The senator said Saturday in a news release he hopes Republican President-elect Donald Trump's pick for Agriculture secretary won't agree with the rule, which gives the USDA authority to ban stacks, pads, chains and other devices designed to achieve a high-stepping "big lick" and allows the agency to take over training, screening and licensing of inspectors from a system that now polices itself.
"I am in favor of wiping out the contemptible and illegal practice of horse soring, not wiping out the century old tradition of showing Tennessee walking horses as this rule could do," Alexander said. "I and other members of Congress introduced legislation last Congress that would end horse soring."
He went on: "I would hope the new Secretary of Agriculture will not concur with this overreaching rule announced during the last few days of the Obama administration and instead will work with Congress to enact legislation that punishes trainers, owners and riders who abuse horses while preserving the opportunity for law abiding horse enthusiasts to participate in competitions that are the basis of the Tennessee walking horse industry."
Trump has yet to name his choice to head the Department of Agriculture.
U.S. Rep.

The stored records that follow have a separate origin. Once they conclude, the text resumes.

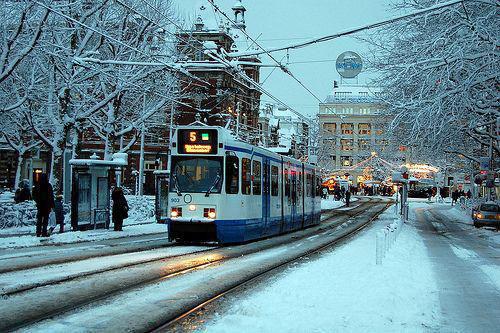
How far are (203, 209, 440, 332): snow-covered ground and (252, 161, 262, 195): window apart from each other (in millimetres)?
6088

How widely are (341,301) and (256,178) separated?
38.3 ft

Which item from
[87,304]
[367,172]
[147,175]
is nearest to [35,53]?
[87,304]

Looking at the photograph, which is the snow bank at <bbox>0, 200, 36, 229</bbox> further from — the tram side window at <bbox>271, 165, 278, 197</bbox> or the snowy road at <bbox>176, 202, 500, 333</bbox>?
the snowy road at <bbox>176, 202, 500, 333</bbox>

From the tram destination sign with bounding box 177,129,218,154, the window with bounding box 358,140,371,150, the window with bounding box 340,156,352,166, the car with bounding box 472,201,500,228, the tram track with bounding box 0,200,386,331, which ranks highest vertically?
the window with bounding box 358,140,371,150

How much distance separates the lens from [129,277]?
1328 centimetres

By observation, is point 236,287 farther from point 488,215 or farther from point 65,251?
point 488,215

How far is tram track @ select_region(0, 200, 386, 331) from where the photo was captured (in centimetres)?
940

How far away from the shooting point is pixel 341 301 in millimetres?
10883

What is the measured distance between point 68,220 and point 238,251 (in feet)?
44.1

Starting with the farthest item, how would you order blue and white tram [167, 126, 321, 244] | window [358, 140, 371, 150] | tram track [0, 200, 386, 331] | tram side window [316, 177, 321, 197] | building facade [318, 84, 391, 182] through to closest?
building facade [318, 84, 391, 182] < window [358, 140, 371, 150] < tram side window [316, 177, 321, 197] < blue and white tram [167, 126, 321, 244] < tram track [0, 200, 386, 331]

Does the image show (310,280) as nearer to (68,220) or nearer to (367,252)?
(367,252)

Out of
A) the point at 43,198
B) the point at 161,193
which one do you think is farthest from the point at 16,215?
the point at 161,193

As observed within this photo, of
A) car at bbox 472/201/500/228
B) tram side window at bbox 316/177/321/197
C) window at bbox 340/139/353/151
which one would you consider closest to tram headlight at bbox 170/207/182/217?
tram side window at bbox 316/177/321/197

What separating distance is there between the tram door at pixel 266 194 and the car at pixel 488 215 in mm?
20048
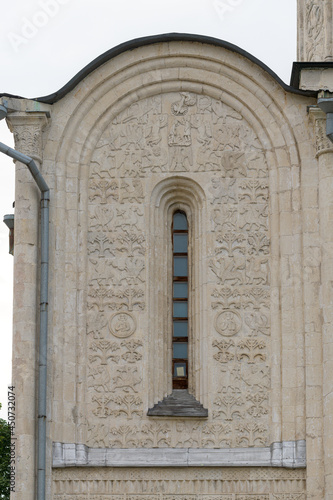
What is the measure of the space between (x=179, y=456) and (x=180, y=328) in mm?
2207

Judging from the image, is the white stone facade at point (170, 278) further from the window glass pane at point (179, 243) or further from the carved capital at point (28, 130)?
the window glass pane at point (179, 243)

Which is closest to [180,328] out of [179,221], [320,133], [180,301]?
[180,301]

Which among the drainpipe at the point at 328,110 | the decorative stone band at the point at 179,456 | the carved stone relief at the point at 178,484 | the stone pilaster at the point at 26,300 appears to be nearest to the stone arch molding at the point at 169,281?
the decorative stone band at the point at 179,456

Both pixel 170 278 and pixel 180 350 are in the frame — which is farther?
pixel 170 278

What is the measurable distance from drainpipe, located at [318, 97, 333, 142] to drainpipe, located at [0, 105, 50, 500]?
4.52 meters

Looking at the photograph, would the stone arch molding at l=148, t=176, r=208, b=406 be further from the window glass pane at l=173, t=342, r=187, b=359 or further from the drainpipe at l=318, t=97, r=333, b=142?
the drainpipe at l=318, t=97, r=333, b=142

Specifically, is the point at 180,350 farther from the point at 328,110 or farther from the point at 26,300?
the point at 328,110

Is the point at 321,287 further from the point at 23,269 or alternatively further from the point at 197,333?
the point at 23,269

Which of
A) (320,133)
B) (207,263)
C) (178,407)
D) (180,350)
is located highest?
(320,133)

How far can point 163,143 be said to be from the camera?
23047mm

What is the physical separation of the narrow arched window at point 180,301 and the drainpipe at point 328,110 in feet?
9.38

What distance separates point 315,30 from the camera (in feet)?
82.5

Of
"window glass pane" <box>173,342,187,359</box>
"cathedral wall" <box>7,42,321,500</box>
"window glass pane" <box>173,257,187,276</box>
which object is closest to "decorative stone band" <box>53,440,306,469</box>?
"cathedral wall" <box>7,42,321,500</box>

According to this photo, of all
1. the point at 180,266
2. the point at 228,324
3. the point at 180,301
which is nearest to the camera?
the point at 228,324
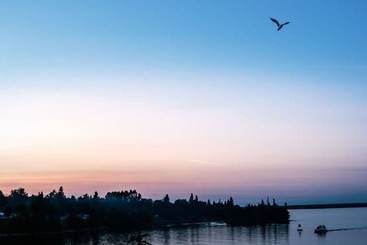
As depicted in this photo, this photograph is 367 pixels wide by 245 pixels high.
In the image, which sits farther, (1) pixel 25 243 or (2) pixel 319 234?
(2) pixel 319 234

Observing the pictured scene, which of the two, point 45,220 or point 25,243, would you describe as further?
point 45,220

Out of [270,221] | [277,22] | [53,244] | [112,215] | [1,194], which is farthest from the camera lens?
[270,221]

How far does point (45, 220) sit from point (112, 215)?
2463 cm

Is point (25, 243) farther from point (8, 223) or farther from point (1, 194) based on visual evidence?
point (1, 194)

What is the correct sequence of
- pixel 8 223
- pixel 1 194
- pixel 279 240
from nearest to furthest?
pixel 279 240 < pixel 8 223 < pixel 1 194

Scott DesJarlais, whose 4th Congressional District includes the walking-horse capital of Shelbyville, posted on Facebook the industry has worked to improve itself.
"The Tennessee walking horse industry has made enormous strides to correct its training practices," the South Pittsburg Republican wrote.
"Despite the one-sided story from opponents, industry professionals are making progress all the time, as fans expect them to. We want what's best for horses and a popular Tennessee tradition. But this latest midnight regulation could lead to its demise. I'm working with our state's delegation and the new Administration to protect the sport and also famed Tennessee walking horses."
The new USDA rule has been hailed by critics of the walking horse industry, including the Humane Society of the United States.
According to Alexander's office, the Tennessee walking horse industry supports more than 20,000 jobs nationwide and pumps $3.2 billion into the nation's economy. In 2014, there were more than 350 shows contributing millions of dollars to local economies. There are 275,000 walking horses registered nationwide, including more than 90,000 in Tennessee and more than 40,000 in Kentucky.
On Jan. 13, USDA published the final rule: "Horse Protection: Licensing of Designated Qualified Persons and Other Amendments." It requires the agency to assume responsibility for training, screening and licensing horse inspectors and bans the use of all "action devices."
The final rule could have "a significant negative effect on the Tennessee walking horse industry and the small businesses and communities benefiting from the industry," Alexander's news release asserts.
Last year, Alexander signed on to Senate Majority Leader Mitch McConnell's letter asking the assistant deputy administrator at USDA to extend the comment period for the proposed rule for at least 60 days to gather evidence and information.
In the last Congress, Alexander, McConnell and Sen. Rand Paul, R-Ky., introduced legislation to take additional steps to end horse soring, while preserving what they say is the "Tennessee walking horse tradition."